**EXERCISE**
Reproduce every item below verbatim, changing nothing.

**MATERIAL PROVIDED**

⁂

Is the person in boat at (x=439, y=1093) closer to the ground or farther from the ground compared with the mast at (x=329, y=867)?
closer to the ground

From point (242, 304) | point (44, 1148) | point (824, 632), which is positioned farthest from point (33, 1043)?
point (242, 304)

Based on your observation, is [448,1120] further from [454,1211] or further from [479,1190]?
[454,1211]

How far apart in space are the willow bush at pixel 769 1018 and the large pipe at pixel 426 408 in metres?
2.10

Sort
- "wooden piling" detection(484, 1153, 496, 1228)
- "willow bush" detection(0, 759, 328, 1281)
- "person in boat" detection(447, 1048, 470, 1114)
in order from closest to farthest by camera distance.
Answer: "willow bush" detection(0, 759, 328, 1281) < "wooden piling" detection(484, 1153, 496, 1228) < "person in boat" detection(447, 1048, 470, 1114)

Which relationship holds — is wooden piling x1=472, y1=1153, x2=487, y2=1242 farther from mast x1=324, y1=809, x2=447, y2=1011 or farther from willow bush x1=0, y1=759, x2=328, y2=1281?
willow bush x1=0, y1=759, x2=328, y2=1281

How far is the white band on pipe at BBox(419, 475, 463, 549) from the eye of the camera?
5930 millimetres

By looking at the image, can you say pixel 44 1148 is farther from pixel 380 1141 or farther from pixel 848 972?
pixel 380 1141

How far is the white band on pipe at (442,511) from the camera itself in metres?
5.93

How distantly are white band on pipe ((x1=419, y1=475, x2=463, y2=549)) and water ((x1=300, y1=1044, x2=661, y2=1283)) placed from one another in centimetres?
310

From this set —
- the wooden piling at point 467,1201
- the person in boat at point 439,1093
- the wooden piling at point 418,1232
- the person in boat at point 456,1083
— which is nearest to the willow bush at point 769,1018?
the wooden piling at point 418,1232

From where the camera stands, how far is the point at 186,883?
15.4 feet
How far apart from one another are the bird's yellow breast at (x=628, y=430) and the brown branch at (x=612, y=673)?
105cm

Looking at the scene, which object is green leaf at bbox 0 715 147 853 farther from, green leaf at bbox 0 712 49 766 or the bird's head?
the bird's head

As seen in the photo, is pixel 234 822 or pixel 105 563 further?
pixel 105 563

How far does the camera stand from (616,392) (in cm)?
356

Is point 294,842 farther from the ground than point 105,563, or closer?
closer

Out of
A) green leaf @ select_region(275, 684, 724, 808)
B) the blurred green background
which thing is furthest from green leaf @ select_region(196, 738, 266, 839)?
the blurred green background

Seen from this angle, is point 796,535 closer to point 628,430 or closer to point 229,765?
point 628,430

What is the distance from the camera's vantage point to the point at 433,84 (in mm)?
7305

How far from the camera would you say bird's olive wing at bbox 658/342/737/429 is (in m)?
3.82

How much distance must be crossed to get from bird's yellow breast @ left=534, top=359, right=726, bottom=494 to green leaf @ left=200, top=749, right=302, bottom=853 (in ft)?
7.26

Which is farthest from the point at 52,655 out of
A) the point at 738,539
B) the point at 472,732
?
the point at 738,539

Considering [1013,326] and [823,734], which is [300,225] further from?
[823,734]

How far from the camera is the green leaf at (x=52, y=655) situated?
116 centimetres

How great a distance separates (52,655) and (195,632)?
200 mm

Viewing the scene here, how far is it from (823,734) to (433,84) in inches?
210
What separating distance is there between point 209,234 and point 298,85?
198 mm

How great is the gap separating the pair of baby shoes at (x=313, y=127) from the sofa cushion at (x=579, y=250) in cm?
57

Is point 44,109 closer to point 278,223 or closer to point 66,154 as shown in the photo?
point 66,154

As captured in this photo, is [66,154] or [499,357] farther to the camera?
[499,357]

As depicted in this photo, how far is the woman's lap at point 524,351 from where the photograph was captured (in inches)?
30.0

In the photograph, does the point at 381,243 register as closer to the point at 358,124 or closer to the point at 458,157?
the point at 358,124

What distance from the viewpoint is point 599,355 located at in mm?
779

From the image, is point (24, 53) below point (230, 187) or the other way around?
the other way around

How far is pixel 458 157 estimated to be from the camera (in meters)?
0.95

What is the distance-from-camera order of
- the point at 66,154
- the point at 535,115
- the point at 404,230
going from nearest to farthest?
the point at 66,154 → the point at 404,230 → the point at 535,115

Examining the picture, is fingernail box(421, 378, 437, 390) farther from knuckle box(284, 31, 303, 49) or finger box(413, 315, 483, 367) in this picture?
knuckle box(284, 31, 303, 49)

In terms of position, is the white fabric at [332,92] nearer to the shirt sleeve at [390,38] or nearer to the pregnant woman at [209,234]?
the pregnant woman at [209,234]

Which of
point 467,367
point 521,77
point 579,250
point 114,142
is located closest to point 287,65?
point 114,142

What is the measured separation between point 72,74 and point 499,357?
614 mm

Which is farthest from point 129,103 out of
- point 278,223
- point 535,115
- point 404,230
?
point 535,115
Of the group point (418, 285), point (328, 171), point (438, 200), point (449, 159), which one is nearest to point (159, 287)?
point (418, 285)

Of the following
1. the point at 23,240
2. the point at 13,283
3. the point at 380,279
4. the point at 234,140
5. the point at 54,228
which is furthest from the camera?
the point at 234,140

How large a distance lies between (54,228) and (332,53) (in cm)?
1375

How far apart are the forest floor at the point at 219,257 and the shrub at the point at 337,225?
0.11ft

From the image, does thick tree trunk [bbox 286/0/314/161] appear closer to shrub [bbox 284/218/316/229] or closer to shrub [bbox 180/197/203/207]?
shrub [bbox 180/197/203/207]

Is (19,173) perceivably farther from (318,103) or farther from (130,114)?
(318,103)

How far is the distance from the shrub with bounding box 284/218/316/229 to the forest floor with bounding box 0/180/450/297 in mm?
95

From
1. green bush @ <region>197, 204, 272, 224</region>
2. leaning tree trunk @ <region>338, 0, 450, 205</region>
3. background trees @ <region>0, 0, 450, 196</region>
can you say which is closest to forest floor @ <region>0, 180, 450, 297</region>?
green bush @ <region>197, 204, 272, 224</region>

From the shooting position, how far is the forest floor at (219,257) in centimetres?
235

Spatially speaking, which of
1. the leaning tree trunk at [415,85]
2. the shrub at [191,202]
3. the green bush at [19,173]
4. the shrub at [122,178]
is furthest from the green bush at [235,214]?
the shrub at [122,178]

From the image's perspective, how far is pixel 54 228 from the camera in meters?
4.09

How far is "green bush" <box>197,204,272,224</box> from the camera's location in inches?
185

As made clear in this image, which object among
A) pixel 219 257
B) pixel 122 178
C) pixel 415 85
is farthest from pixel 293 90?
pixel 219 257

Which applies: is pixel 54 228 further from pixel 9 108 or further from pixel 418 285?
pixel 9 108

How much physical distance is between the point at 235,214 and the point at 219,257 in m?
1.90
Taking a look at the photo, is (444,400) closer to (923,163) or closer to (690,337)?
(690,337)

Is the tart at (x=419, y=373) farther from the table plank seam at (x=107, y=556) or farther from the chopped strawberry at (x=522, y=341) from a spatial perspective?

⁂

**TASK RESULT**
Is the person in boat at (x=439, y=1093) closer to the ground or farther from the ground compared with the mast at (x=329, y=867)?
closer to the ground

From point (242, 304) | point (44, 1148) | point (824, 632), which is positioned farthest from point (33, 1043)?
point (242, 304)

Based on your observation, is [448,1120] further from [454,1211] or further from [479,1190]?
[454,1211]

How far apart in space are the willow bush at pixel 769 1018 and the large pipe at pixel 426 408 in metres?
2.10

Sort
- "wooden piling" detection(484, 1153, 496, 1228)
- "willow bush" detection(0, 759, 328, 1281)
- "person in boat" detection(447, 1048, 470, 1114)
in order from closest to farthest by camera distance.
Answer: "willow bush" detection(0, 759, 328, 1281) < "wooden piling" detection(484, 1153, 496, 1228) < "person in boat" detection(447, 1048, 470, 1114)

Which relationship holds — is wooden piling x1=472, y1=1153, x2=487, y2=1242 farther from mast x1=324, y1=809, x2=447, y2=1011 or farther from willow bush x1=0, y1=759, x2=328, y2=1281?
willow bush x1=0, y1=759, x2=328, y2=1281

How far is the white band on pipe at BBox(419, 475, 463, 549) from the eye of the camera?
5930 millimetres

By looking at the image, can you say pixel 44 1148 is farther from pixel 380 1141 or farther from pixel 848 972?
pixel 380 1141

How far is the white band on pipe at (442,511) from the camera itself in metres?
5.93

How distantly are white band on pipe ((x1=419, y1=475, x2=463, y2=549)) and water ((x1=300, y1=1044, x2=661, y2=1283)) placed from one another in centimetres?
310

From this set —
- the wooden piling at point 467,1201
- the person in boat at point 439,1093
- the wooden piling at point 418,1232
- the person in boat at point 456,1083
— which is nearest to the willow bush at point 769,1018?
the wooden piling at point 418,1232

From where the camera stands, how far is the point at 186,883?
15.4 feet
How far apart from one another are the bird's yellow breast at (x=628, y=430) and the brown branch at (x=612, y=673)?
105cm

Looking at the scene, which object is green leaf at bbox 0 715 147 853 farther from, green leaf at bbox 0 712 49 766 or the bird's head?
the bird's head

As seen in the photo, is pixel 234 822 or pixel 105 563 further?
pixel 105 563

How far does the camera stand from (616,392) (in cm)?
356

Is point 294,842 farther from the ground than point 105,563, or closer?
closer

Out of
A) green leaf @ select_region(275, 684, 724, 808)
B) the blurred green background
which thing is furthest from green leaf @ select_region(196, 738, 266, 839)?
the blurred green background

Seen from this angle, is point 796,535 closer to point 628,430 or closer to point 229,765?
point 628,430

What is the distance from the camera's vantage point to the point at 433,84 (in mm)?
7305

How far from the camera would you say bird's olive wing at bbox 658/342/737/429 is (in m)?
3.82

How much distance must be crossed to get from bird's yellow breast @ left=534, top=359, right=726, bottom=494 to green leaf @ left=200, top=749, right=302, bottom=853 (in ft)?
7.26

Which is farthest from the point at 52,655 out of
A) the point at 738,539
B) the point at 472,732
?
the point at 738,539

Considering [1013,326] and [823,734], which is [300,225] further from?
[823,734]

How far from the camera is the green leaf at (x=52, y=655) situated?
116 centimetres

How great a distance separates (52,655) and (195,632)?
200 mm

Viewing the scene here, how far is it from (823,734) to (433,84) in inches?
210
What separating distance is there between point 209,234 and point 298,85?
198 mm

How great is the gap separating the pair of baby shoes at (x=313, y=127) from the sofa cushion at (x=579, y=250) in cm?
57

Is point 44,109 closer to point 278,223 or closer to point 66,154 as shown in the photo?
point 66,154

As captured in this photo, is [66,154] or [499,357] farther to the camera?
[499,357]

As depicted in this photo, how far is the woman's lap at point 524,351 from where the photograph was captured (in inches)?
30.0

In the photograph, does the point at 381,243 register as closer to the point at 358,124 or closer to the point at 458,157?
the point at 358,124

What distance from the viewpoint is point 599,355 located at in mm?
779

From the image, is point (24, 53) below point (230, 187) or the other way around?
the other way around

How far is pixel 458 157 estimated to be from the camera (in meters)?
0.95

What is the distance-from-camera order of
- the point at 66,154
- the point at 535,115
- the point at 404,230
going from nearest to farthest?
the point at 66,154 → the point at 404,230 → the point at 535,115

Examining the picture, is fingernail box(421, 378, 437, 390) farther from knuckle box(284, 31, 303, 49) or finger box(413, 315, 483, 367) in this picture?
knuckle box(284, 31, 303, 49)

In terms of position, is the white fabric at [332,92] nearer to the shirt sleeve at [390,38] or nearer to the pregnant woman at [209,234]?
the pregnant woman at [209,234]

Which of
point 467,367
point 521,77
point 579,250
point 114,142
is located closest to point 287,65?
point 114,142

What is the measured separation between point 72,74 and point 499,357?
614 mm

Which is farthest from point 129,103 out of
- point 278,223
- point 535,115
- point 404,230
?
point 535,115
Of the group point (418, 285), point (328, 171), point (438, 200), point (449, 159), which one is nearest to point (159, 287)?
point (418, 285)

Of the following
1. the point at 23,240
2. the point at 13,283
3. the point at 380,279
4. the point at 234,140
5. the point at 54,228
which is furthest from the camera?
the point at 234,140

How large a distance lies between (54,228) and (332,53) (in cm)?
1375

How far apart are the forest floor at the point at 219,257 and the shrub at the point at 337,225?
0.11ft

From the image, does thick tree trunk [bbox 286/0/314/161] appear closer to shrub [bbox 284/218/316/229] or closer to shrub [bbox 180/197/203/207]?
shrub [bbox 180/197/203/207]

Is (19,173) perceivably farther from (318,103) or farther from (130,114)?
(318,103)

How far is the distance from the shrub with bounding box 284/218/316/229 to the forest floor with bounding box 0/180/450/297 in mm?
95

From
1. green bush @ <region>197, 204, 272, 224</region>
2. leaning tree trunk @ <region>338, 0, 450, 205</region>
3. background trees @ <region>0, 0, 450, 196</region>
can you say which is closest to forest floor @ <region>0, 180, 450, 297</region>?
green bush @ <region>197, 204, 272, 224</region>

From the shooting position, how far is the forest floor at (219,257) in centimetres?
235

Spatially speaking, which of
1. the leaning tree trunk at [415,85]
2. the shrub at [191,202]
3. the green bush at [19,173]
4. the shrub at [122,178]
is furthest from the green bush at [235,214]?
the shrub at [122,178]

From the image's perspective, how far is pixel 54 228 from the camera in meters?
4.09

How far is "green bush" <box>197,204,272,224</box> from the camera's location in inches?
185

As made clear in this image, which object among
A) pixel 219 257
B) pixel 122 178
C) pixel 415 85
is farthest from pixel 293 90?
pixel 219 257

Which applies: is pixel 54 228 further from pixel 9 108 or further from pixel 418 285?
pixel 9 108

How much physical distance is between the point at 235,214 and the point at 219,257 in m?
1.90
Taking a look at the photo, is (444,400) closer to (923,163) or closer to (690,337)?
(690,337)

Is the tart at (x=419, y=373) farther from the table plank seam at (x=107, y=556) or farther from the chopped strawberry at (x=522, y=341) from a spatial perspective?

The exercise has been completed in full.